Hefei's makeover has to be seen to be believed
Visitors check out an intelligent urban planning system developed by iFlytek, a Hefei-based artificial intelligence pioneer, in Hefei, Anhui province, in May. [ZHANG YAZI/CHINA NEWS SERVICE]
A few weeks ago, I took a high-speed train from Beijing to Hefei, capital of Anhui province, for a three-day business trip to my hometown, where I had spent the first 18 years of my life.
During the five hours on the train, I was filled with old memories. In June 2008, I was about to graduate from university and keen to leave the province for a better start to my career.
Like many of my classmates, I wanted to work in a bigger city and a more developed region, as Anhui was then less open and economically backward. Finding a good job with attractive career prospects was going to be difficult here, I thought.
However, during my recent trip in June, as colleagues and I visited many companies, my perception of Anhui changed, as several enterprises in some of the most advanced and emerging sectors, such as new energy vehicles and voice recognition, had set up their headquarters in Hefei over the past 15 years.
I quickly realized that these companies had ushered in better career opportunities for people of the province.

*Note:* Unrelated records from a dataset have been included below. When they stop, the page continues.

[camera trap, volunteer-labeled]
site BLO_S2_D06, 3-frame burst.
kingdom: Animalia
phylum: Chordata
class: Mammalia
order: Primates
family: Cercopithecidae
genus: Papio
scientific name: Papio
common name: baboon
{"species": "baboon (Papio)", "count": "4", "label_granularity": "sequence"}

During an interview at iFlytek Co Ltd, an artificial intelligence pioneer in Hefei, I came to learn that Liu Chenxuan, a manager of its education products, had graduated from a university in Shanghai but started her career at iFlytek in Anhui.
"I am doing my PhD in artificial intelligence at the University of Science and Technology of China in Hefei. I am willing to work and further my studies here because companies like iFlytek provide extensive application scenarios for AI technologies. Such scenarios are of paramount value and importance to AI researchers," she said, explaining why she was happy about living and working in the province.

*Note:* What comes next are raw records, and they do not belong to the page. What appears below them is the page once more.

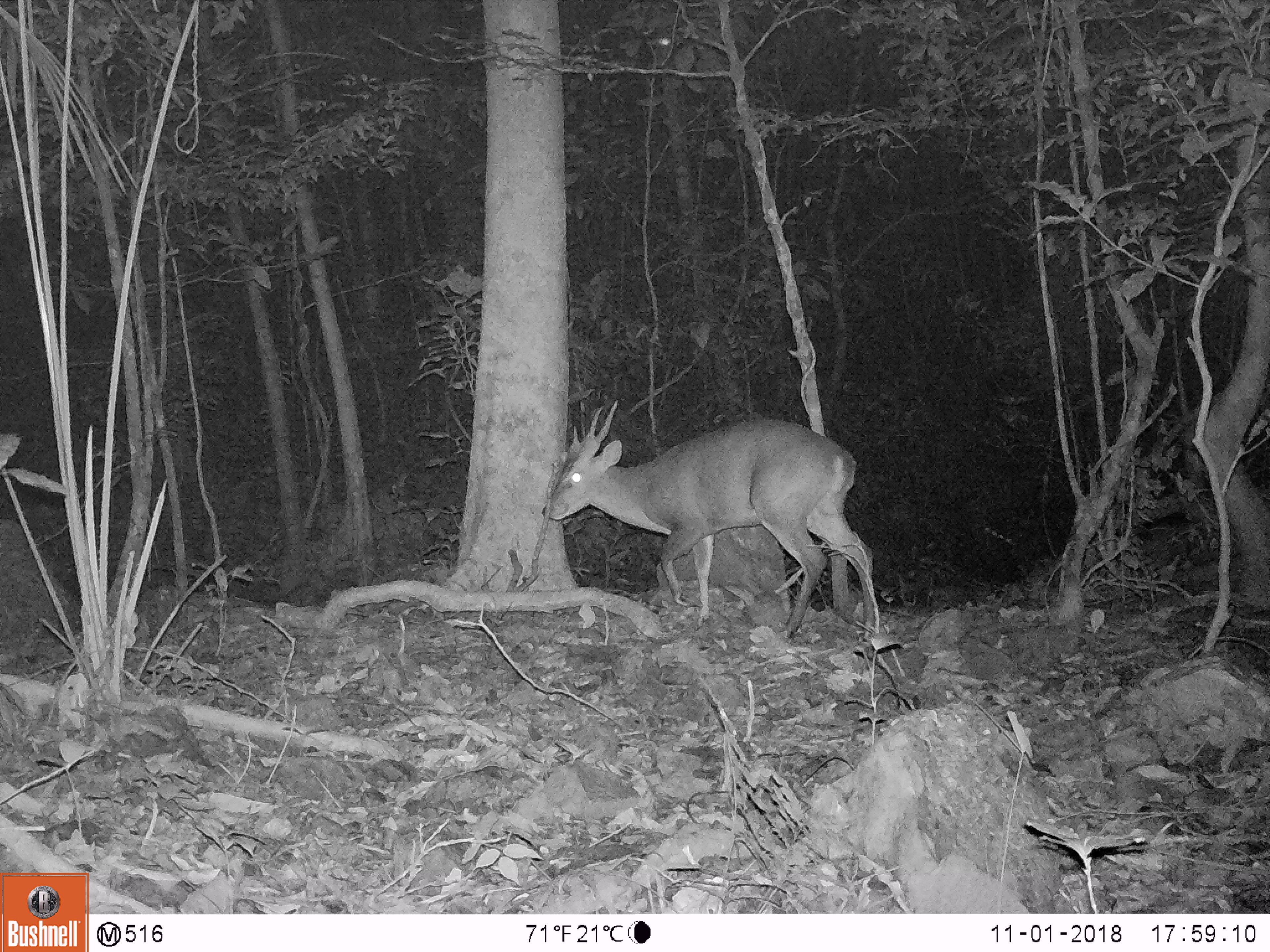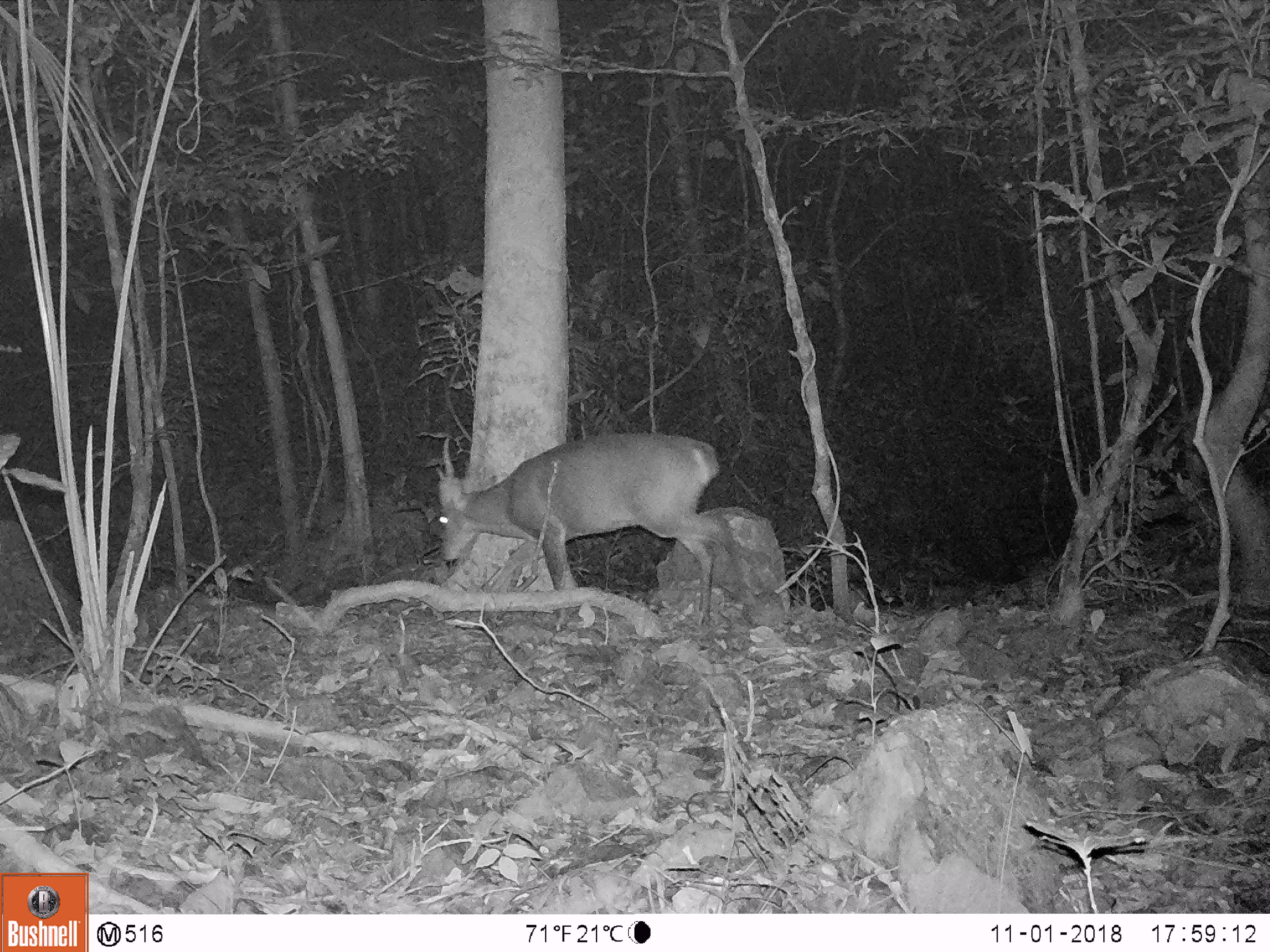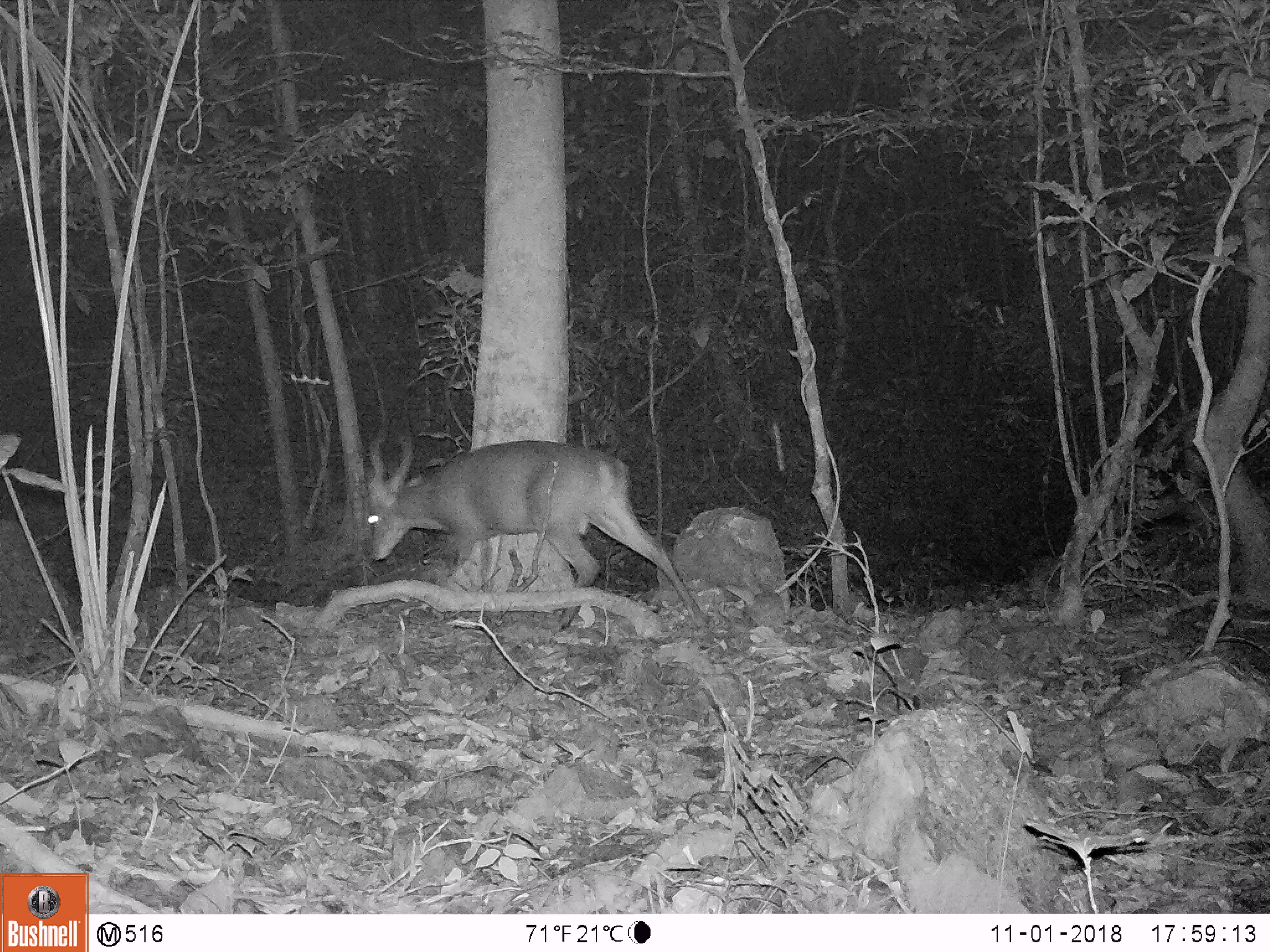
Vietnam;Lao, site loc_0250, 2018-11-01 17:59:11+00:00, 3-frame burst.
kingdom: Animalia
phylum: Chordata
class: Mammalia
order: Artiodactyla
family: Cervidae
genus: Muntiacus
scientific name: Muntiacus vuquangensis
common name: large-antlered muntjac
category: large antlered muntjac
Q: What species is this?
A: Large antlered muntjac (large-antlered muntjac) (Muntiacus vuquangensis).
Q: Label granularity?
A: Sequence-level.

Liu also said several young people in the AI field were calling Hefei home now for similar reasons.
One of the places we visited during my trip was the USTC Silicon Valley, a hub for high-quality innovation and high-tech startups, which was built on the strength of USTC graduates and talent.
USTC is the best university in Anhui and has had a modern, well-facilitated campus since the 1990s.
Cheng Yu, an official at the hub, told me that more graduates from USTC are willing to stay in Hefei after graduation. In the past, most preferred to leave for bigger cities. Several startups in the hub were actually founded by USTC alumni, he said.
"The local government has been rolling out conducive policies for them to start a business in emerging industries here, and existing companies in these fields have formulated a very comprehensive industrial chain, which is very important for these businesses," Cheng said.
Latest data from the human resources department of Hefei show that Hefei will make efforts to retain some 52 percent of university graduates from the city this year.
It also aims to attract 350,000 university graduates to Hefei from other provinces, and cultivate some 25,000 highly skilled talent.
Last year, Hefei's GDP came in at 1.2 trillion yuan ($168 billion). It took only 14 years for the city's GDP to cross 1 trillion yuan from about 100 billion yuan.
While emerging and high-tech companies undoubtedly underpin such growth, the younger generation definitely has more and better options in my home city.